----- Excerpted records -----

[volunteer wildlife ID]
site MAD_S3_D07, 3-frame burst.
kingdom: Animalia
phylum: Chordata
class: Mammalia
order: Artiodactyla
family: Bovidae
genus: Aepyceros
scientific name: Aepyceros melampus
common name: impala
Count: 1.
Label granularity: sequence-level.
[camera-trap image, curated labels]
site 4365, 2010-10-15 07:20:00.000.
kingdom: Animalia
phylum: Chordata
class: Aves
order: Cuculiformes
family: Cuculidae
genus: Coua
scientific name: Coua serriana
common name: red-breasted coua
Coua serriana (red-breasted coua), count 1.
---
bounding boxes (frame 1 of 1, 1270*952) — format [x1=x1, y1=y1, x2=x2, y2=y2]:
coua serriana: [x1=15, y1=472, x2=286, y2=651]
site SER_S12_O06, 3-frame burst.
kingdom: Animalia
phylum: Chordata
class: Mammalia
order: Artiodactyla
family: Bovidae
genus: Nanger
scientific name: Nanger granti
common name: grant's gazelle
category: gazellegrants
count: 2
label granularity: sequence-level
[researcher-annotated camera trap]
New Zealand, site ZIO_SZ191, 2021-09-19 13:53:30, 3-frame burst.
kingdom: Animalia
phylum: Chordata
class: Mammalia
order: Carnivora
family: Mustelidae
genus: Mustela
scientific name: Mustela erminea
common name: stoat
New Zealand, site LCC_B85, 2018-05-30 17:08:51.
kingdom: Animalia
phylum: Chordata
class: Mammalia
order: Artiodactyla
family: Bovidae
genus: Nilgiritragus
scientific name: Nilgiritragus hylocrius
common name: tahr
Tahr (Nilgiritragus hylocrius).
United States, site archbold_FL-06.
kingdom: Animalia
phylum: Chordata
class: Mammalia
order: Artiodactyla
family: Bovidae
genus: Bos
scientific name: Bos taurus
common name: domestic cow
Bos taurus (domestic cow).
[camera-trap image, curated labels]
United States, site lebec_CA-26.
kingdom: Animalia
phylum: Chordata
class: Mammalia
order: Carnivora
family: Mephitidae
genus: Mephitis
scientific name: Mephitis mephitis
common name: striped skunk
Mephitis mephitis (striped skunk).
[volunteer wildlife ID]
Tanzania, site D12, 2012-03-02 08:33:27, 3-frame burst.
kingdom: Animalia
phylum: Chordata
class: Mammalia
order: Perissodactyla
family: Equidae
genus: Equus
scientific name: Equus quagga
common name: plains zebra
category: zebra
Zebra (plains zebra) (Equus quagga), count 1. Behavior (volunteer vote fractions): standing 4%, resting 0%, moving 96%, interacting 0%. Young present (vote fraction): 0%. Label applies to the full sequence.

-----

**To do**
All of the material above is to be repeated exactly.

**Answer to the exercise**
[volunteer wildlife ID]
site MAD_S3_D07, 3-frame burst.
kingdom: Animalia
phylum: Chordata
class: Mammalia
order: Artiodactyla
family: Bovidae
genus: Aepyceros
scientific name: Aepyceros melampus
common name: impala
Count: 1.
Label granularity: sequence-level.
[camera-trap image, curated labels]
site 4365, 2010-10-15 07:20:00.000.
kingdom: Animalia
phylum: Chordata
class: Aves
order: Cuculiformes
family: Cuculidae
genus: Coua
scientific name: Coua serriana
common name: red-breasted coua
Coua serriana (red-breasted coua), count 1.
---
bounding boxes (frame 1 of 1, 1270*952) — format [x1=x1, y1=y1, x2=x2, y2=y2]:
coua serriana: [x1=15, y1=472, x2=286, y2=651]
site SER_S12_O06, 3-frame burst.
kingdom: Animalia
phylum: Chordata
class: Mammalia
order: Artiodactyla
family: Bovidae
genus: Nanger
scientific name: Nanger granti
common name: grant's gazelle
category: gazellegrants
count: 2
label granularity: sequence-level
[researcher-annotated camera trap]
New Zealand, site ZIO_SZ191, 2021-09-19 13:53:30, 3-frame burst.
kingdom: Animalia
phylum: Chordata
class: Mammalia
order: Carnivora
family: Mustelidae
genus: Mustela
scientific name: Mustela erminea
common name: stoat
New Zealand, site LCC_B85, 2018-05-30 17:08:51.
kingdom: Animalia
phylum: Chordata
class: Mammalia
order: Artiodactyla
family: Bovidae
genus: Nilgiritragus
scientific name: Nilgiritragus hylocrius
common name: tahr
Tahr (Nilgiritragus hylocrius).
United States, site archbold_FL-06.
kingdom: Animalia
phylum: Chordata
class: Mammalia
order: Artiodactyla
family: Bovidae
genus: Bos
scientific name: Bos taurus
common name: domestic cow
Bos taurus (domestic cow).
[camera-trap image, curated labels]
United States, site lebec_CA-26.
kingdom: Animalia
phylum: Chordata
class: Mammalia
order: Carnivora
family: Mephitidae
genus: Mephitis
scientific name: Mephitis mephitis
common name: striped skunk
Mephitis mephitis (striped skunk).
[volunteer wildlife ID]
Tanzania, site D12, 2012-03-02 08:33:27, 3-frame burst.
kingdom: Animalia
phylum: Chordata
class: Mammalia
order: Perissodactyla
family: Equidae
genus: Equus
scientific name: Equus quagga
common name: plains zebra
category: zebra
Zebra (plains zebra) (Equus quagga), count 1. Behavior (volunteer vote fractions): standing 4%, resting 0%, moving 96%, interacting 0%. Young present (vote fraction): 0%. Label applies to the full sequence.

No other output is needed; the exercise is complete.